The drive to the start involved a missed junction, which wasn’t a problem for me but for Iain it meant we’d have to take the next junction and a car park which would be shut until 11am while the bike course was closed.

Getting round was okay though. Iain dropped us off at transition and then went to park while we checked the bikes and dropped off the swim and race bags. The swim bags needed to be dropped off by 6:15 but other than that we were free to enter and leave transition, even after the race had started.

Mine’s the green bag

A cannon signals the start of each wave with the rain stopping just as the professionals started. There were thousands of people around the canal, more than I’d seen at any other race.

Every five minutes another wave would set off and another blast of the cannon would sound.

I was swimming at 8am, the second last wave, and it was easy to get lined up. Swimmers could wait near the start and when your wave was called you were directed into a pen as volunteers checked your swim cap to make sure the time printed on the side of it matched your start time.

Once everyone was in the pen, the previous wave would start and you were allowed to enter the canal and line up.

I stayed near the centre, as it was quieter, and hung back so as not to be swum over by the faster swimmers. I thought I had it sussed. I would avoid a melee and be able to find my own pace. But we all know how well that went…

KABOOM!

The race started. There was the usual flurry of legs and limbs but no fighting for position, just the accidental crossing over of a few hundred swimmers in a few short metres.

And the less said about the next five minutes the better…

The water was warm. Almost 25 degrees, and just shy of banning wetsuits all together, but it was calm and swimming was as easy as swimming in a swimming pool.

Sighting was easy too. There was very little need to look forward as you could always judge if you were swimming in a straight line by looking at the side of the canal. Provided you could see the bank, the people and the trees, you always knew if you were getting closer or further away.

Because of that, I swam most of the way in the centre of the canal. The side is reportedly easier but it was quieter in the centre and it gave me free reign to carry on at my own pace and just count out the strokes. 1. 2. 3. 4. Breathe. 1. 2. 3. 4. Breathe.

You swim around 1500 metres to the next bridge, then around 1700 back to the bridge overlooking the start before swimming under it and doing a u-turn back to transition.

I felt strong throughout, and the fact you’re always swimming to something – bridge, then bridge, then under bridge, meant the swim was broken up and didn’t feel like one long slog.

There are also metre signs on the bank but I didn’t look out for them. I prefer not to know how far I’ve swum when swimming. And, thanks to my accident at the start, I would also find out what it was like to cycle and run without knowing how far I’ve gone either. Damn!

Transistion

Where’s my watch?!?!?

This was the bit I was looking forward too. I’d read that the volunteers in transition will help you get out of your wetsuit – something I always struggle with as I can never get the wetsuit off my legs. Prisoners in shackles have more chance of getting free than I do with rubber wrapped around my ankles.

● ● ● ● ● ● ●

## Tasks to carry out
**A)** Answer these questions about the race report, one per line:
(i) By what time did the swim bags need to be dropped off?
(ii) At what time was the writer's swim wave?
(iii) What was the temperature of the water, according to the report?
**B)** Please list every clock time stated in the race report.
**C)** Print the race report from "Mine’s the green" up to and including "your start time.".

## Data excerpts

● ● ● ● ● ● ●

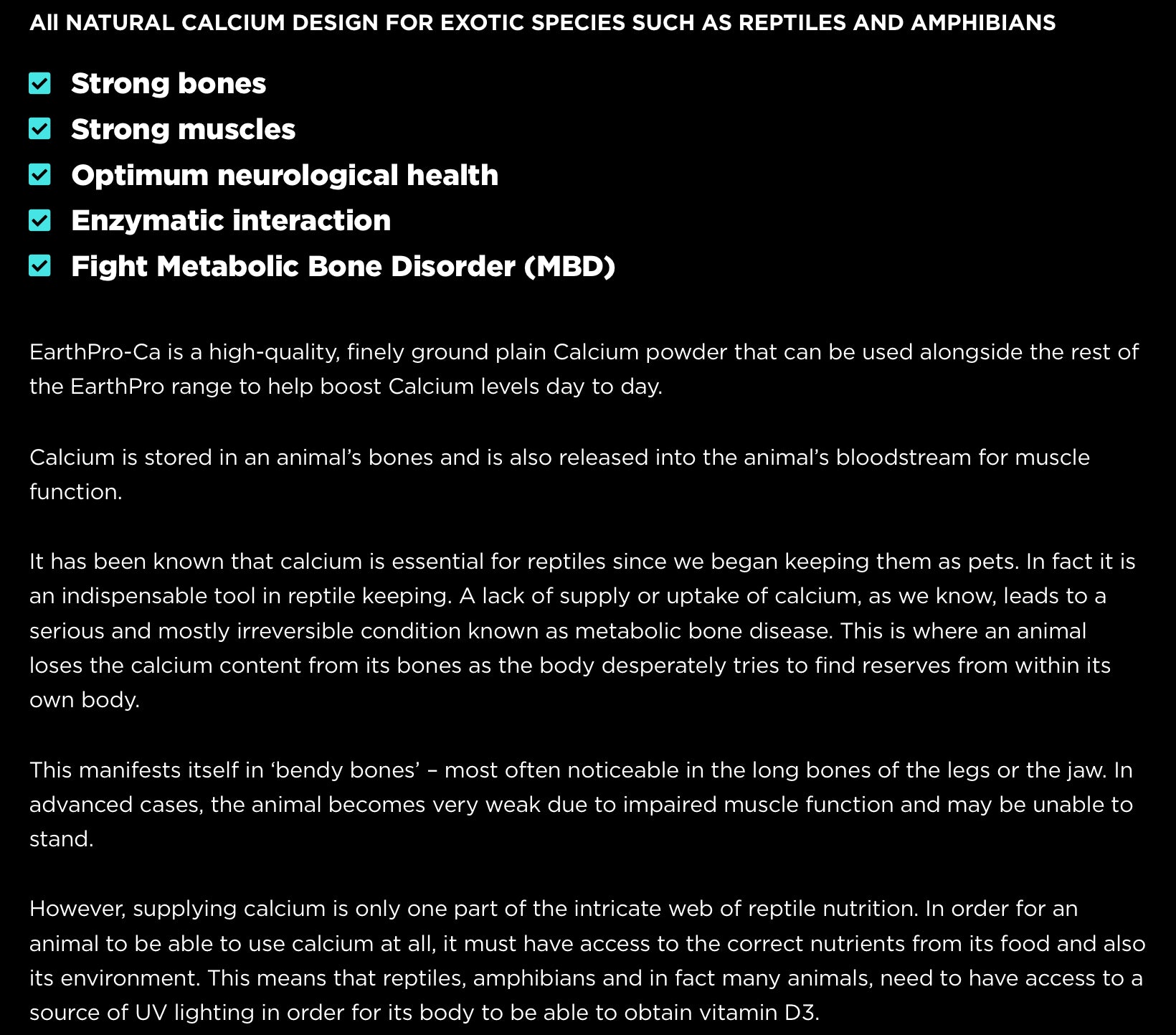 All NATURAL CALCIUM DESIGN FOR EXOTIC SPECIES SUCH AS REPTILES AND AMPHIBIANS

Strong bones
Strong muscles
Optimum neurological health
Enzymatic interaction
Fight Metabolic Bone Disorder (MBD)

EarthPro-Ca is a high-quality, finely ground plain Calcium powder that can be used alongside the rest of the EarthPro range to help boost Calcium levels day to day.

Calcium is stored in an animal's bones and is also released into the animal's bloodstream for muscle function.

It has been known that calcium is essential for reptiles since we began keeping them as pets. In fact it is an indispensable tool in reptile keeping. A lack of supply or uptake of calcium, as we know, leads to a serious and mostly irreversible condition known as metabolic bone disease. This is where an animal loses the calcium content from its bones as the body desperately tries to find reserves from within its own body.

This manifests itself in 'bendy bones' – most often noticeable in the long bones of the legs or the jaw. In advanced cases, the animal becomes very weak due to impaired muscle function and may be unable to stand.

However, supplying calcium is only one part of the intricate web of reptile nutrition. In order for an animal to be able to use calcium at all, it must have access to the correct nutrients from its food and also its environment. This means that reptiles, amphibians and in fact many animals, need to have access to a source of UV lighting in order for its body to be able to obtain vitamin D3.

● ● ● ● ● ● ●

## Task answers
**A)**
(i) 6:15
(ii) 8am
(iii) Almost 25 degrees

**B)** 11am, 6:15, 8am

**C)**
Mine’s the green bag

A cannon signals the start of each wave with the rain stopping just as the professionals started. There were thousands of people around the canal, more than I’d seen at any other race.

Every five minutes another wave would set off and another blast of the cannon would sound.

I was swimming at 8am, the second last wave, and it was easy to get lined up. Swimmers could wait near the start and when your wave was called you were directed into a pen as volunteers checked your swim cap to make sure the time printed on the side of it matched your start time.